In response to a preliminary question addressed to it by the Administrative Court of Eastern Finland, in its judgment in Pankki S (C-579/21) issued on 22 July 2023, the European Court of Justice had the opportunity to clarify that anyone has the right to know the date and the reasons as to why their personal data were consulted.
The Court’s ruling originated from a dispute in which the employee of a bank, who was also one of its clients, demanded the bank in question, the reason as to why his personal data had been consulted by the bank (this case concerned a homonym with another client of the bank).

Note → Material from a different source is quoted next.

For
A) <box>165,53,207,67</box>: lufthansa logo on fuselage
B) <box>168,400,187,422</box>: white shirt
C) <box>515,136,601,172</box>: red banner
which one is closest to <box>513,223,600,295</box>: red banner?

The Finnish judge seized by the employee addressed a preliminary rulings to the Court of Justice on the interpretation of Article 15 of the GDPR, in particular asking the Court to clarify whether the consultation of the personal data carried out by the data controller of such data (the bank in this case) constituted a form of access to such data, which the data subject had the right to know with particular reference to the reasons as to why these consultations were carried out.
The Court responded by specifying the notion of “personal data” governed by the regulation in question is particularly broad and encompasses any type of consultation of said data. The data subject therefore has the right to know the reasons that led the data controller to access the data and carry out the relevant inspections.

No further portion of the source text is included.